● **DATASET ENTRIES**:
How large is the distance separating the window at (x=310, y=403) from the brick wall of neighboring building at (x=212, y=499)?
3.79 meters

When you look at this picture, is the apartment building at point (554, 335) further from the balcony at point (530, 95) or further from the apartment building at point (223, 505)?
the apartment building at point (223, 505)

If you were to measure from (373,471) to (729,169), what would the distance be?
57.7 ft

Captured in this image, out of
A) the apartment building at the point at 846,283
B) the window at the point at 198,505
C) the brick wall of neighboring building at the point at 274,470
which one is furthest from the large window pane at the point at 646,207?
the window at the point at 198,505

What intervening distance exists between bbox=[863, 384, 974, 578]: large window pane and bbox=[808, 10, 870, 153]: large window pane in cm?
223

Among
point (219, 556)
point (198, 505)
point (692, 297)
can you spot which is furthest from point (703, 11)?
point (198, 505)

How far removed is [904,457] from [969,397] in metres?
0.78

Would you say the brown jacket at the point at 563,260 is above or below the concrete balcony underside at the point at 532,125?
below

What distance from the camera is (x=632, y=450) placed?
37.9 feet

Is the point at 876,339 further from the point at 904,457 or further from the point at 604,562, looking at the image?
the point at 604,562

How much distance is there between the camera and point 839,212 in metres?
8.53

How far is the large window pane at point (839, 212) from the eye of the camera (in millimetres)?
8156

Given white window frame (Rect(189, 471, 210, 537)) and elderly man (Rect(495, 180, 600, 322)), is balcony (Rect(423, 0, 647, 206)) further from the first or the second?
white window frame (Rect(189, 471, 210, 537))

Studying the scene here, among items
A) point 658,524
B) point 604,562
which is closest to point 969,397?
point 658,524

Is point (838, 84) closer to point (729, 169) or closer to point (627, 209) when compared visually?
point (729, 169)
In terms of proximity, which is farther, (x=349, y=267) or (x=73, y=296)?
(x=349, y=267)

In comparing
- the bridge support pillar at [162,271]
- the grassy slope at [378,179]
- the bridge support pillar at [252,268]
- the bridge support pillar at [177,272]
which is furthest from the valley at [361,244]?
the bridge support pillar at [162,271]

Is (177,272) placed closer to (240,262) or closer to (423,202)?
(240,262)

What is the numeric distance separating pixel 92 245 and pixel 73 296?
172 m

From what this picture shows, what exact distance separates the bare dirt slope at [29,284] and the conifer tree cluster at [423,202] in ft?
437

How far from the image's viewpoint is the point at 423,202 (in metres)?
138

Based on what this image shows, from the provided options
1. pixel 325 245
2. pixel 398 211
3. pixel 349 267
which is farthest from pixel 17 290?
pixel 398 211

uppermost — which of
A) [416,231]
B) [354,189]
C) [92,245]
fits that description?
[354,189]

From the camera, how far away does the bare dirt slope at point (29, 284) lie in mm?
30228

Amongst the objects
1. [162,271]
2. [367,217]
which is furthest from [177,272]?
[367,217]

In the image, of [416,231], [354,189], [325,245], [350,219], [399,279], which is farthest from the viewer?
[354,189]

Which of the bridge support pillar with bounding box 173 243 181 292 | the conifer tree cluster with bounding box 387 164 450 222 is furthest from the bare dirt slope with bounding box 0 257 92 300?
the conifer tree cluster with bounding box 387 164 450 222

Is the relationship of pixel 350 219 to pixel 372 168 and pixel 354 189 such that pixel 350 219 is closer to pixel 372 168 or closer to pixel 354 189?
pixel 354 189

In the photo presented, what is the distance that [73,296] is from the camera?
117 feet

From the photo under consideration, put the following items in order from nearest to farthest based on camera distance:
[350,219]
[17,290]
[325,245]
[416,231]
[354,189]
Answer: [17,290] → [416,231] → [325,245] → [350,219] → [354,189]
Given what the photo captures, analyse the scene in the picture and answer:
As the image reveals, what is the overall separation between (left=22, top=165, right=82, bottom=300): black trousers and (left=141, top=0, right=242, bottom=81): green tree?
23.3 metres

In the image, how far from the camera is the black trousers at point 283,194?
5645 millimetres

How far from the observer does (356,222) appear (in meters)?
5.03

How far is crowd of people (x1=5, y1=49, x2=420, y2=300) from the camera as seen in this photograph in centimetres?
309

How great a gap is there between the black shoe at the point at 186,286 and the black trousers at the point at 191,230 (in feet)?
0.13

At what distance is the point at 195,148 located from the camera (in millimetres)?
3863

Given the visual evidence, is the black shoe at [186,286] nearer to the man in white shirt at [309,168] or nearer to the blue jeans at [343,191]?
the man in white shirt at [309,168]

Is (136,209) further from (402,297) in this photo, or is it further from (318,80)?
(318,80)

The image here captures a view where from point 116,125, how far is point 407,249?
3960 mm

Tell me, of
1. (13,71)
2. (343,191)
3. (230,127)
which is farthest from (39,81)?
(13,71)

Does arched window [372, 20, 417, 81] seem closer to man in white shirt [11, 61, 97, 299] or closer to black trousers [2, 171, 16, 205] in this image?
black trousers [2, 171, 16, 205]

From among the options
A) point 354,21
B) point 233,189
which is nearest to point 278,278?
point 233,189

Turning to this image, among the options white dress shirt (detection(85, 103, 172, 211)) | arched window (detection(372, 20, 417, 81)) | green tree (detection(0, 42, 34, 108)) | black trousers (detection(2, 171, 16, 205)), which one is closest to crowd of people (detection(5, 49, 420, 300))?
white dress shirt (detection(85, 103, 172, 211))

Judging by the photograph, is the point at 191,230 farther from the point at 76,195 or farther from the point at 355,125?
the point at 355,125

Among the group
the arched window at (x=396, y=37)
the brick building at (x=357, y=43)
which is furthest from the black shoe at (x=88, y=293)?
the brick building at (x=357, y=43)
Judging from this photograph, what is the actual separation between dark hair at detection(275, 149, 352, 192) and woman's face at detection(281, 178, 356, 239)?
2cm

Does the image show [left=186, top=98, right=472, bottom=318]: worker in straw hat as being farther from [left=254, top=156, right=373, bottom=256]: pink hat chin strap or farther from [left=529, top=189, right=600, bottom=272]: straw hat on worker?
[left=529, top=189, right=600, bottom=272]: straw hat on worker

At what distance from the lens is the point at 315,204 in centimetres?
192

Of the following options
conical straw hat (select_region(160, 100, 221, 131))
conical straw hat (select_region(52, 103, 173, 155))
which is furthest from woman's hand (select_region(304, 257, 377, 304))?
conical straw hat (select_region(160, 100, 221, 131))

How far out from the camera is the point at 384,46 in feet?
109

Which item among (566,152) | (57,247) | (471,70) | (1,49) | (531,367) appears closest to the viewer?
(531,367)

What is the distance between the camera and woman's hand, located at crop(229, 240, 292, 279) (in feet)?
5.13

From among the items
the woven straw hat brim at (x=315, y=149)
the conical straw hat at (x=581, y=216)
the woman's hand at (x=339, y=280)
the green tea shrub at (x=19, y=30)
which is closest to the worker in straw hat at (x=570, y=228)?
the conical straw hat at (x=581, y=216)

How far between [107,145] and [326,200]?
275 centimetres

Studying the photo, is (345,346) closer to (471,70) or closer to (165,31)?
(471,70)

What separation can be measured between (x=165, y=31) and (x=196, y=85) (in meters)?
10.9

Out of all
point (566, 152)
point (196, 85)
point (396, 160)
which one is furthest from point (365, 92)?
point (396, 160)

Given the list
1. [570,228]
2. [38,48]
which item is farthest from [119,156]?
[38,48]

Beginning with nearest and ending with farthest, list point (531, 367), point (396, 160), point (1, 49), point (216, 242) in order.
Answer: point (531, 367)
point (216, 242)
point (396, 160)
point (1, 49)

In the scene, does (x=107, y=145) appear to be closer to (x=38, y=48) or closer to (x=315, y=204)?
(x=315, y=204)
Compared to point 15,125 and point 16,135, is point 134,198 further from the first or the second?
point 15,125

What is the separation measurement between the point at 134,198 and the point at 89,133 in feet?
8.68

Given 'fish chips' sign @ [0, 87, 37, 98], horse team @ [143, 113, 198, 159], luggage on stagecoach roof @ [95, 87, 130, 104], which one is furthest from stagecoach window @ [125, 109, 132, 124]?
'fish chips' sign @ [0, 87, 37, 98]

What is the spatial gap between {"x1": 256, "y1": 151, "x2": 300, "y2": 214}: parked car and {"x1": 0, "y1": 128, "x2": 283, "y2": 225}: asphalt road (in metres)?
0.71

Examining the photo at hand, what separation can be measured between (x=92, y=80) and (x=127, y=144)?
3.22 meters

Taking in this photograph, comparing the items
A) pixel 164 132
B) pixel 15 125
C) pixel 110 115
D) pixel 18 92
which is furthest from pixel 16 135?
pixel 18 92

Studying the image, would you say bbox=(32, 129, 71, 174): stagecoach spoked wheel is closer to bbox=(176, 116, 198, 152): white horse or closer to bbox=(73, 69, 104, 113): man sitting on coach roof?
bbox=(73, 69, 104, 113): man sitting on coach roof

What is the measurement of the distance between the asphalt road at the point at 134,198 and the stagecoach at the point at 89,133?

● **INSTRUCTIONS FOR THE TASK**: Retype exactly the lines from the one containing "Examining the photo" through the last line of the records above, including both.

● **THE RESULT**:
Examining the photo at hand, what separation can be measured between (x=92, y=80) and (x=127, y=144)?
3.22 meters

Taking in this photograph, comparing the items
A) pixel 164 132
B) pixel 15 125
C) pixel 110 115
D) pixel 18 92
which is furthest from pixel 16 135?
pixel 18 92

Studying the image, would you say bbox=(32, 129, 71, 174): stagecoach spoked wheel is closer to bbox=(176, 116, 198, 152): white horse or closer to bbox=(73, 69, 104, 113): man sitting on coach roof?
bbox=(73, 69, 104, 113): man sitting on coach roof

What is the measurement of the distance between the asphalt road at the point at 134,198 and the stagecoach at the point at 89,133?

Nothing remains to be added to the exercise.